Sabato scorso, lo stesso giornale aveva dato alla Bruni della «prostituta» per la sua vita privata «immorale» mentre aveva definito «corrotta» l'attrice francese Isabelle Adjani. Entrambe avevano firmato il 23 agosto una petizione per il rilascio di Sakineh Mohammadi Ashtiani, l'iraniana, 43 anni, madre di due figli, condannata (sentenza sospesa) a morte per lapidazione.

Insulti volgari contro i quali Parigi ha reagito. «Comunichiamo alle autorità iraniane che le ingiurie del quotidiano Kayhan, riprese da siti iraniani nei confronti di molte personalità francesi, tra cui la signora Carla Bruni-Sarkozy, sono inaccettabili», ha affermato il portavoce del ministero degli Esteri, Bernard Valero, precisando che «il messaggio è stato trasmesso per le vie diplomatiche abituali». Anche il ministro degli Esteri italiano Franco Frattini («su Carla Bruni affermazioni orrende») e quello delle Pari Opportunità, Mara Carfagna hanno chiesto «un atto di clemenza» a Teheran su Sakineh.

Da parte sua, il governo iraniano ha fatto sapere di «non approvare» gli insulti di alcuni media iraniani contro la moglie del presidente Sarkozy. «Si può criticare la politica ostile di certi paesi o il comportamento dei responsabili di altri paesi ma non si possono utilizzare espressioni offensive», ha detto il portavoce del ministero degli Esteri, Ramin Mehmanparast nel tentativo di prendere le distanze dal giornale il cui direttore è nominato dalla Guida suprema.

Infine venti intellettuali francesi hanno lanciato ieri un appello in favore di Ebrahim Hamidi, giovane condannato all'impiccagione in Iran perché omosessuale.

LA VOCE DELL'AYATOLLAH
Dietro l'attacco il no a ingerenza esterne
Il giornale di Khamenei
Le accuse iraniane a Carla Bruni, premiére dame de France, non possono venir prese alla leggera poiché arrivano dalle colonne di Keyhan, la Pravda iraniana, il quotidiano considerato la voce ufficiale del regime, il cui direttore, Hussein Shariatmadari, è nominato direttamente dalla Guida suprema, l'ayatollah Ali Khamenei.

--------------------------------------------------

Istruzioni operative
- 1) Riformula in forma più sintetica il paragrafo del brano che comincia con «Insulti volgari contro i quali Parigi ha reagito», mantenendone i fatti principali.
- 2) Secondo il brano, in quale data Carla Bruni e Isabelle Adjani avevano firmato la petizione per il rilascio di Sakineh?
I dati riportati dopo il brano costituiscono un materiale separato e indipendente da esso.

Dati forniti
--------------------------------------------------

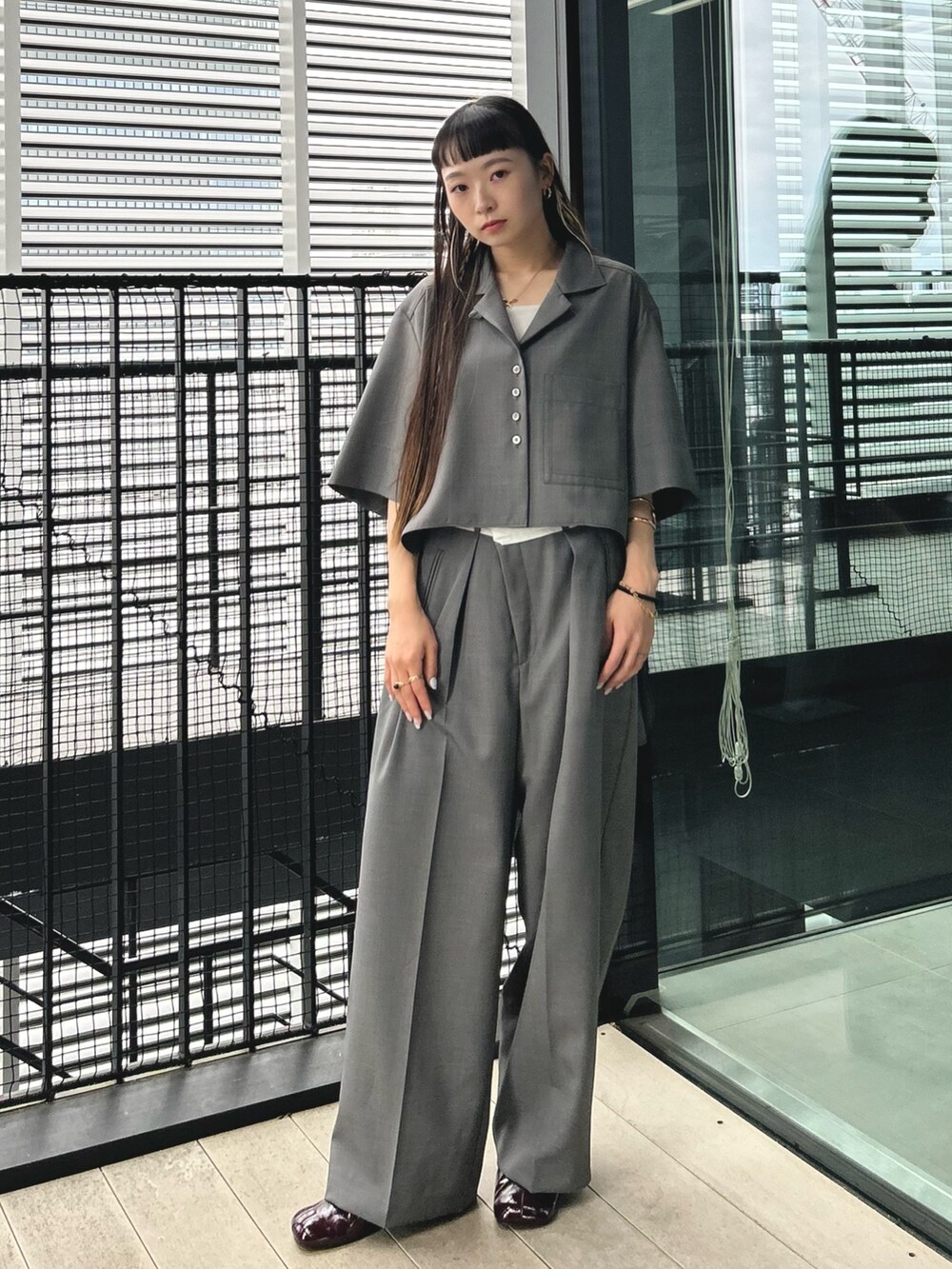 グレー系のシャツ/ブラウス、ブラック系のショルダーバッグ、ブラック系のスラックスを着用したレディースの夏コーディネートの2枚目の写真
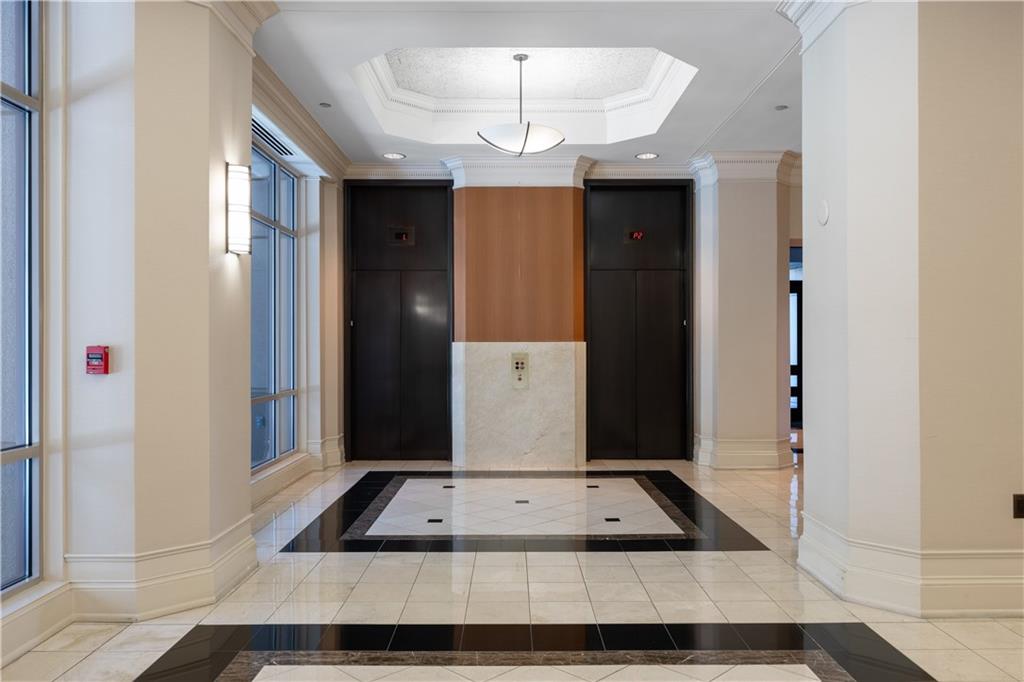 3475 Oak Valley Road Northeast, Unit 2820 Atlanta, GA 30326 - Photo 63 of 86 a front view of a house with a porch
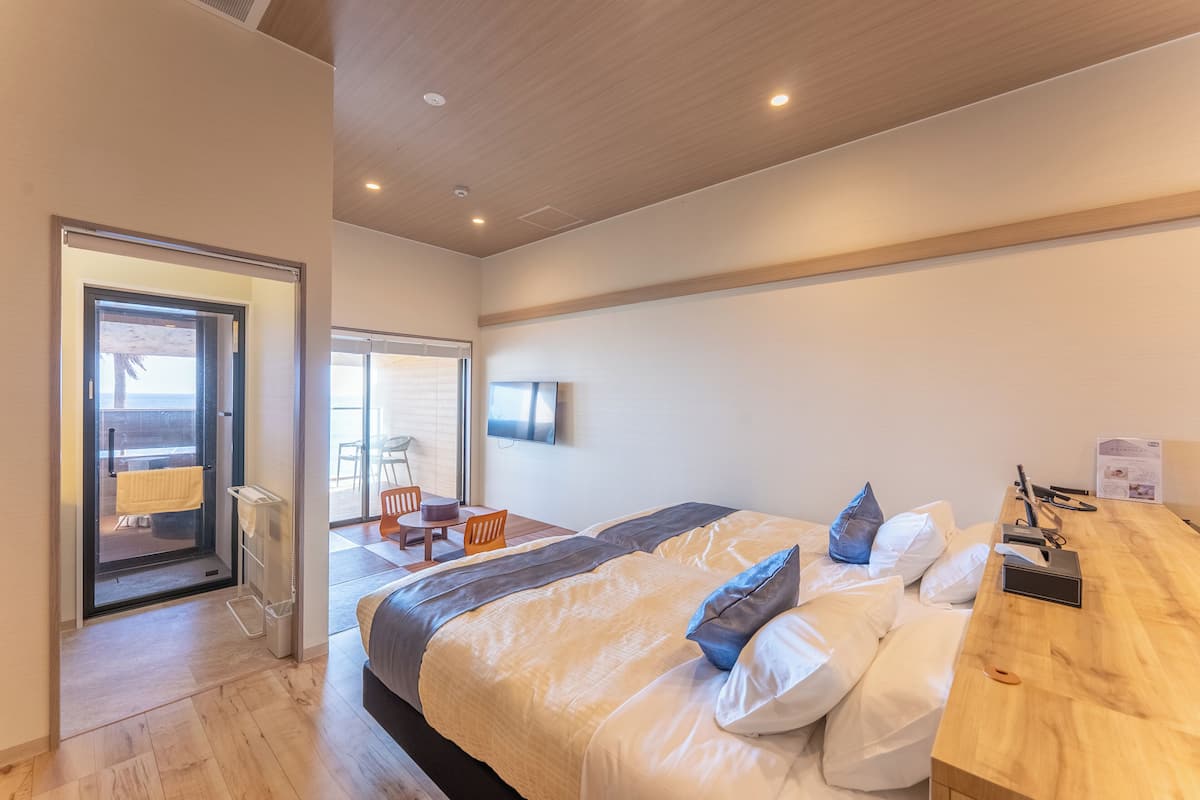 Camera d'albergo moderna con un ampio letto, una scrivania in legno, una TV e una porta-finestra in vetro scorrevole che conduce a un balcone.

--------------------------------------------------

Risposte ai compiti
- 1) Parigi ha protestato per gli insulti. Bernard Valero, portavoce del ministero degli Esteri, ha definito inaccettabili le ingiurie del quotidiano Kayhan, riprese da siti iraniani, contro molte personalità francesi, tra cui Carla Bruni-Sarkozy, e ha precisato che il messaggio è stato trasmesso per le vie diplomatiche abituali. Anche i ministri italiani Franco Frattini (Esteri) e Mara Carfagna (Pari Opportunità) hanno chiesto a Teheran un atto di clemenza per Sakineh.

- 2) Il 23 agosto.